In addition, there was a significant difference in polymorphic inflammatory infiltration and apoptosis and vessels congestion between experimental group II and control (p=0.0001; Table I). The results of TEM showed that endometrial epithelial cells of control and sham groups were normal (Figure 3). However, torn and convolution of the nuclear membrane of endometrial epithelial cells and a distance between nuclei and irregular chromatin were observed in experimental groups (Figure 4A, B).

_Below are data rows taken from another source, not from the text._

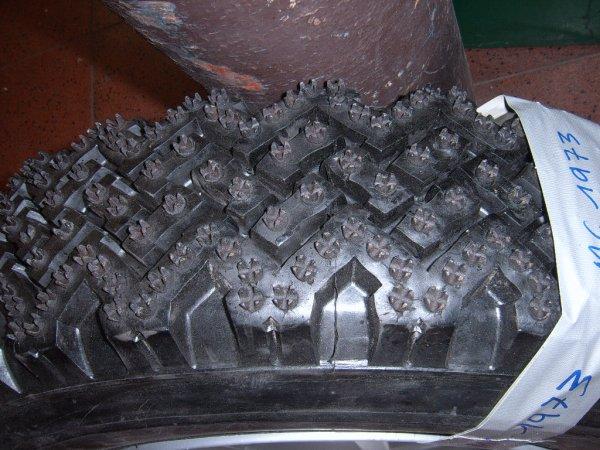 les pneus clous photo 1 renault 5 alpine gr2. Black Bedroom Furniture Sets. Home Design Ideas
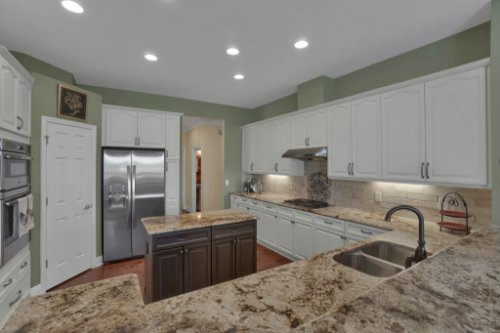 3267-Regal-Crest-Dr--Longwood--FL-32779----16---Kitchen.jpg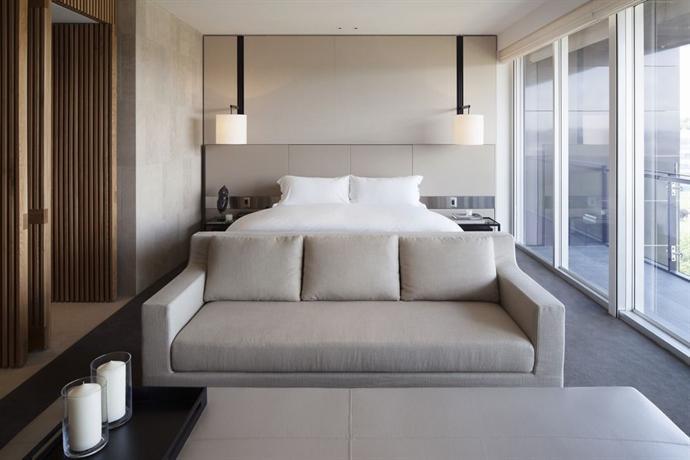 Hotel Realm 5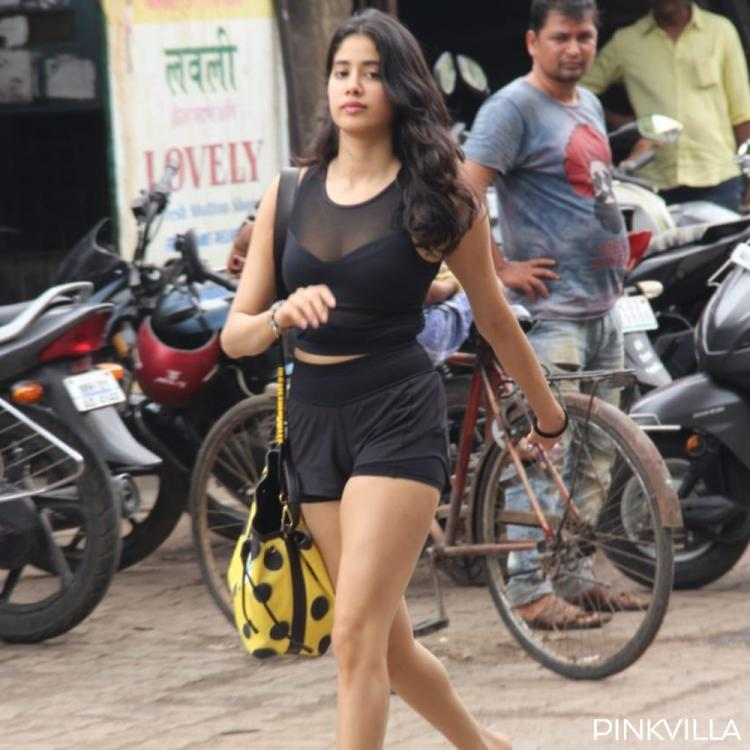 Photos: Janhvi Kapoor dons an all black look as she walks to her gym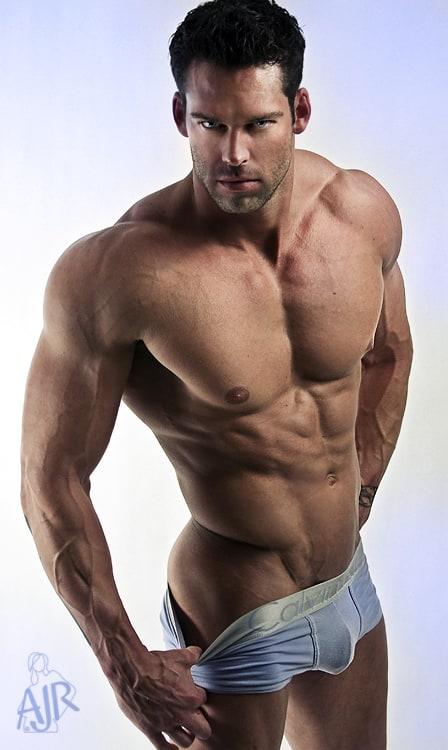 мужчины с голым торсом фото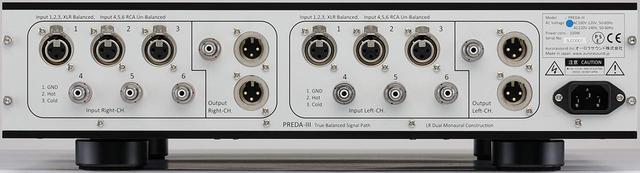 画像: 入出力端子のレイアウトはモノブロック構成が見て取れる。出力端子はRCAアンバランス1系統、XLRバランス2系統を装備。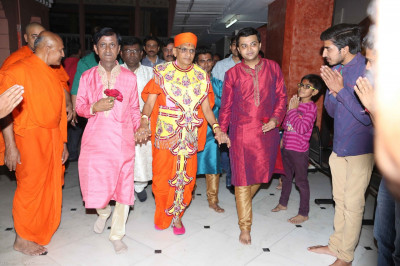 Disciples escort His Divine Holiness Acharya Swamishree to the devotional song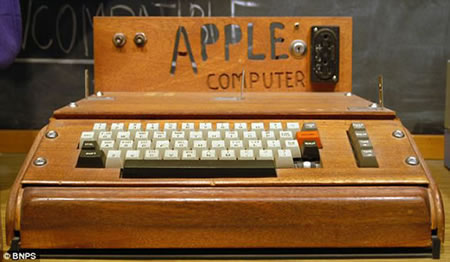 first-Apple-1-computer-1.jpg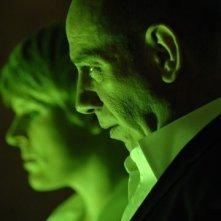 Miguel Ferrer e Molly Price nel pilot di Bionic Woman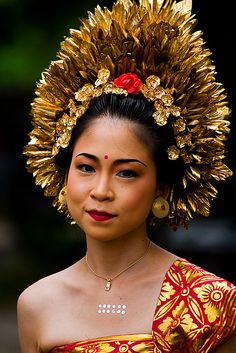 Pretty Balinese Woman in Beautiful traditional dress, at Kuta Beach | #Bali #Culture , #Indonesia , #SouthEast #Asia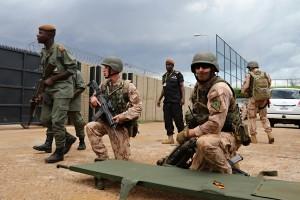 Příslušníci 7. mechanizované brigády při výcviku malijských vojáků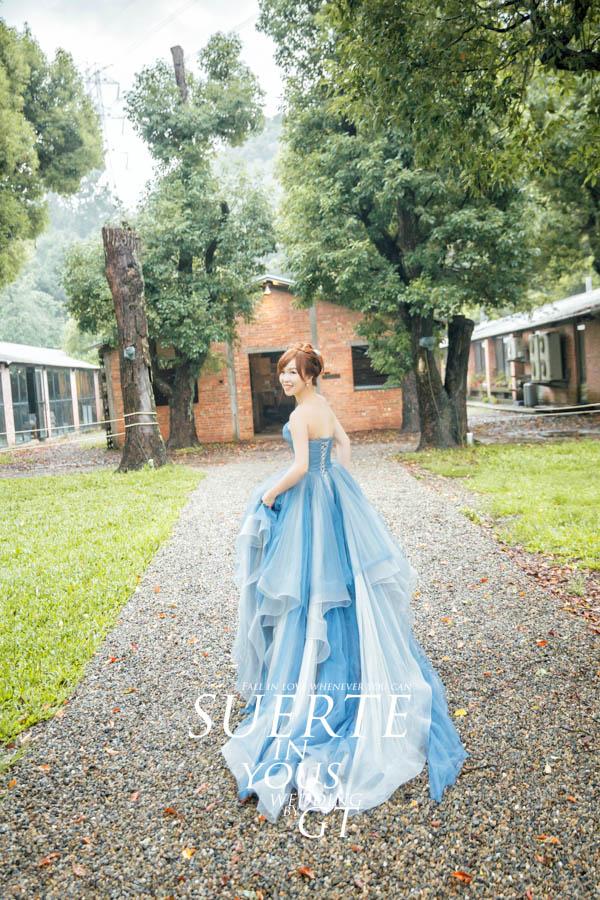 自助婚紗 | 力鈞+佩亭  PREWEDDING GT拍攝 |國內婚紗|台中婚紗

Morphine abuse during pregnancy is one of the most important and preventable risk factors for an array of adverse pregnancy outcomes, including premature delivery and abortion. Despite widely known risks, nearly 90% of the drug-abusing women are of childbearing age (23). Several studies indicated that morphine injection during pregnancy led to weight loss, growth retardation, and embryonic abortion (8, 9, 24). Recent study has indicated that epidural morphine analgesia induced abortion in second trimester of pregnancy (25).
Morphine and methadone reduce the structural and functional integrity of the secondary sex organs by producing a pronounced reduction in serum testosterone levels (26). Several studies have shown that maternal plasma oxytocin concentration was higher and the number of uterine contractions was more frequent in animals with intermittent doses of morphine (27). Morphine stimulates nitric oxide release in human endometrial glandular epithelial cells (28).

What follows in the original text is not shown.